(Task item): Only the lines from the one with "Smiling woman painting" to the end of the data, both ends included, should be output, exactly as they stand and without pictures.

-------- Listed entries --------

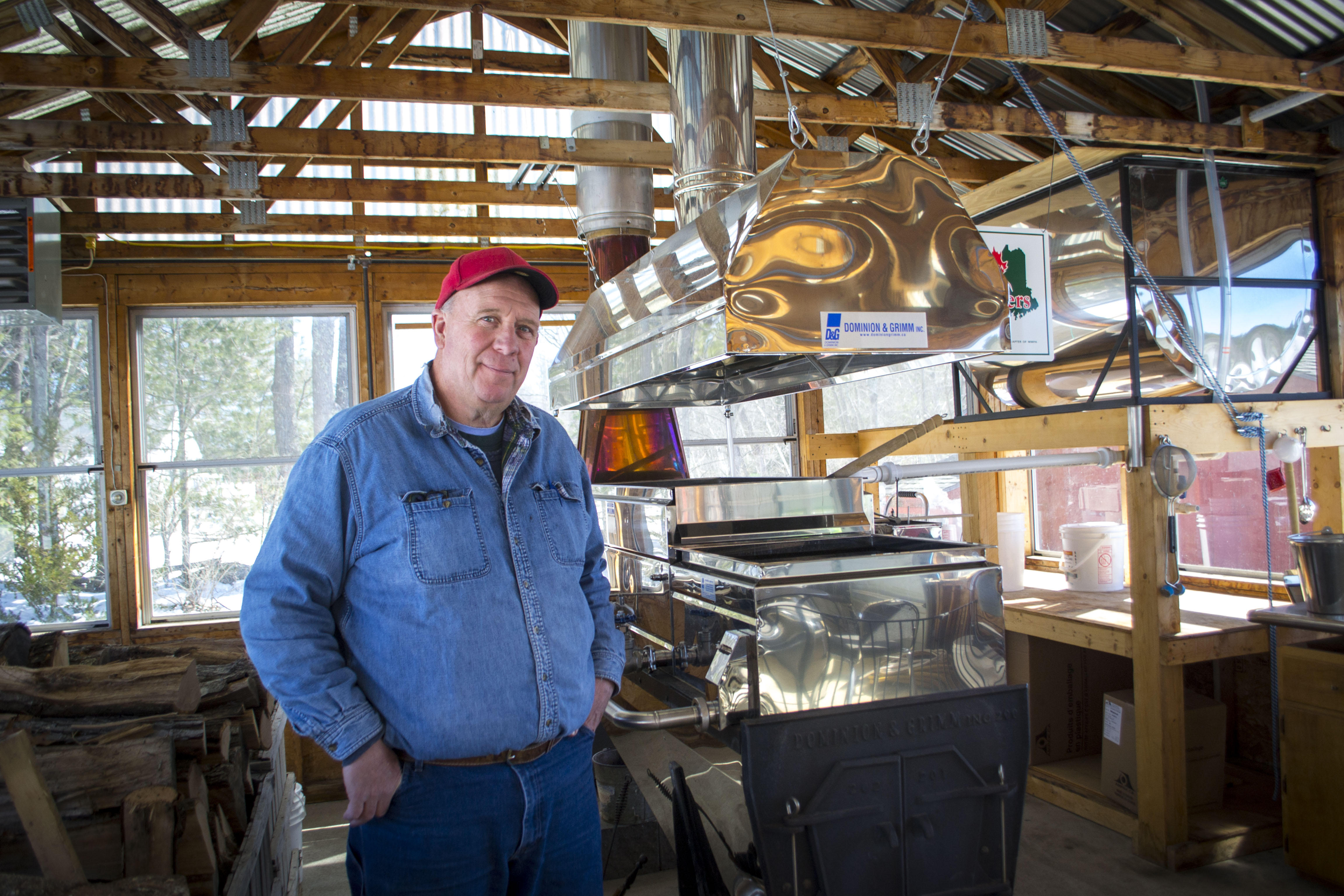 Rick Chase, of Chase Farms in Wells, stands next to his family's wood-fired maple sap evaporator on Thursday. ALAN BENNETT/Journal Tribune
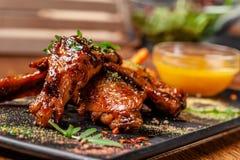 Begreppet av indisk kokkonst Bakade fega vingar och ben i honungsenapsås portiondisk i restaurangen arkivbilder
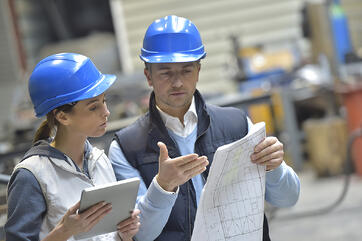 Male and Female Engineers Discussing Data on Plant Floor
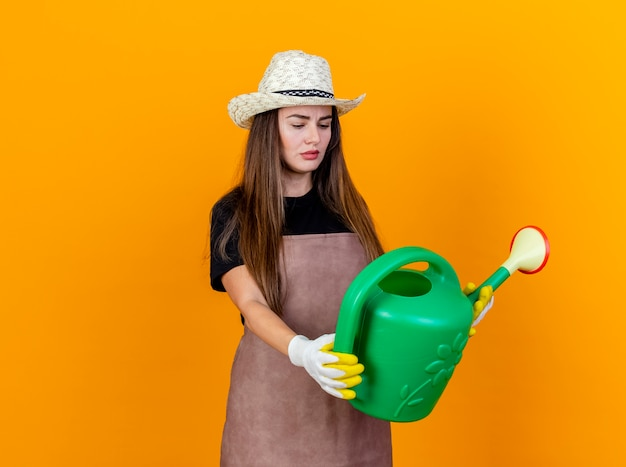 Denkendes schönes gärtnermädchen, das uniform und gartenhut trägt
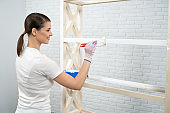 Smiling woman painting wooden rack in white color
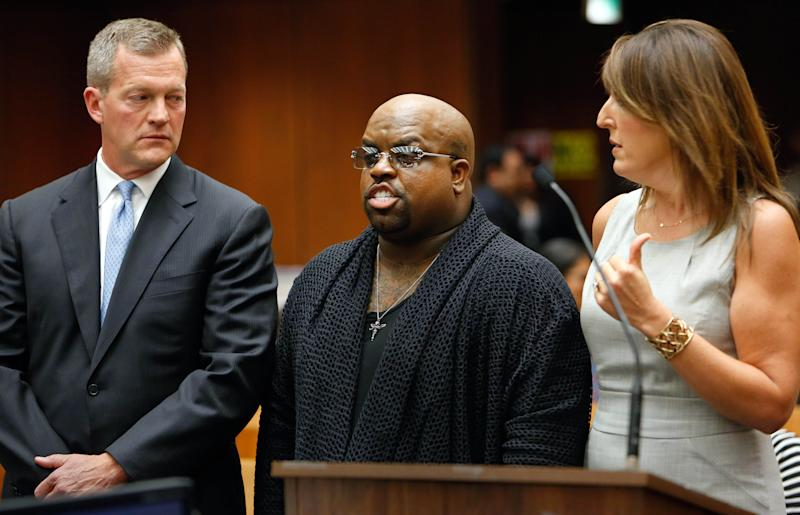 Singer Cee Lo Green, whose real name is Thomas DeCarlo Callaway, center, flanked by attorneys Thomas P. O'Brien, left, and Blair Berk, speaks during his arraignment at the Clara Shortridge Foltz Criminal Justice Center in downtown Los Angeles on Monday, Oct. 21, 2013. Green pleaded not guilty to giving a woman ecstasy at a Los Angeles restaurant during a 2012 dinner, and prosecutors declined to file a rape count against the singer because of insufficient evidence. The singer's bail was set at $30,000 and he is due back in court on Nov. 20, 2013. (AP Photo/Los Angeles Times, Mel Melcon, Pool)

--------

(Result of the exercise):
 Smiling woman painting wooden rack in white color
 Singer Cee Lo Green, whose real name is Thomas DeCarlo Callaway, center, flanked by attorneys Thomas P. O'Brien, left, and Blair Berk, speaks during his arraignment at the Clara Shortridge Foltz Criminal Justice Center in downtown Los Angeles on Monday, Oct. 21, 2013. Green pleaded not guilty to giving a woman ecstasy at a Los Angeles restaurant during a 2012 dinner, and prosecutors declined to file a rape count against the singer because of insufficient evidence. The singer's bail was set at $30,000 and he is due back in court on Nov. 20, 2013. (AP Photo/Los Angeles Times, Mel Melcon, Pool)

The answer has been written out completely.